┌─ Page extract
- Conference: Pac-12 Conference
- Record: 17–14 (8–10 Pac-12)
- Head coach: Wayne Tinkle (1st season);
- Assistant coaches: Kerry Rupp; Gregg Gottlieb; Stephen Thompson;
- Home arena: Gill Coliseum

= 2014–15 Oregon State Beavers men's basketball team =

American college basketball season

The 2014–15 Oregon State Beavers men's basketball team represented Oregon State University in the 2014–15 NCAA Division I men's basketball season. Led by first-year head coach Wayne Tinkle, the Beavers played their home games at Gill Coliseum in Corvallis, Oregon as members of the Pac-12 Conference. The Beavers went 17–14, 8–10 in Pac-12 play to finish 7th in the conference standings, and lost to Colorado in the first round of the Pac-12 tournament. Oregon St. was invited to play in the College Basketball Invitational for the 5th time, but declined.

== Previous season ==
The 2013–14 Oregon State Beavers finished the season with an overall record of 16–16, and 8–10 in the Pac-12. In the 2014 Pac-12 tournament, the team was defeated by Oregon, 88–74 in the first round. The Beavers were defeated by Radford, 96–92 in the first round of the 2014 College Basketball Invitational.
└─
In the article about the Oregon State basketball team, turn the paragraph that starts "The 2014–15 Oregon State Beavers men's basketball team represented" into a bulleted list that keeps its main facts. You won't need the lines that come after the article.
┌─ Data for analysis
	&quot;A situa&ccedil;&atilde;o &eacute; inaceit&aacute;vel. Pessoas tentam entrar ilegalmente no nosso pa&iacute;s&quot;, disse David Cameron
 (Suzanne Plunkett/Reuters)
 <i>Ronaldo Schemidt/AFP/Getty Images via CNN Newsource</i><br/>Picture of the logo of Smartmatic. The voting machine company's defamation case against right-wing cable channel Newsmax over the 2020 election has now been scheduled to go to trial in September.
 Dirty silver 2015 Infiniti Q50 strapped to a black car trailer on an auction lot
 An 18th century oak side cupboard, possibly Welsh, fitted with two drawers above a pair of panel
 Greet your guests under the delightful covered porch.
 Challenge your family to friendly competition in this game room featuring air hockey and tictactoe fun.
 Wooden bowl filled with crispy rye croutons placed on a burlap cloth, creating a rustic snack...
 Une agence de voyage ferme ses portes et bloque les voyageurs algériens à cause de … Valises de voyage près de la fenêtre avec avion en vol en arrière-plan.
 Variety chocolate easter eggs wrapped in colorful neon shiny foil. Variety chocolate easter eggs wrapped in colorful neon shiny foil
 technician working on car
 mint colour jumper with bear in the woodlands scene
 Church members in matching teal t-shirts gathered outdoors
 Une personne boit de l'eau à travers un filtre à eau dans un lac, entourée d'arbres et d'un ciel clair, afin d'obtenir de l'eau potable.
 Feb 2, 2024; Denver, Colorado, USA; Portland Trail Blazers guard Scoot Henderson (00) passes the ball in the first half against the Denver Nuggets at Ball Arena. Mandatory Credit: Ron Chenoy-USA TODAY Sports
└─
Answer box ->
- Represented Oregon State University in the 2014–15 NCAA Division I men's basketball season
- Head coach: Wayne Tinkle, in his first year
- Home games at Gill Coliseum in Corvallis, Oregon
- Member of the Pac-12 Conference
- Record: 17–14 overall, 8–10 in Pac-12 play, 7th in the conference standings
- Lost to Colorado in the first round of the Pac-12 tournament
- Invited to the College Basketball Invitational for the 5th time but declined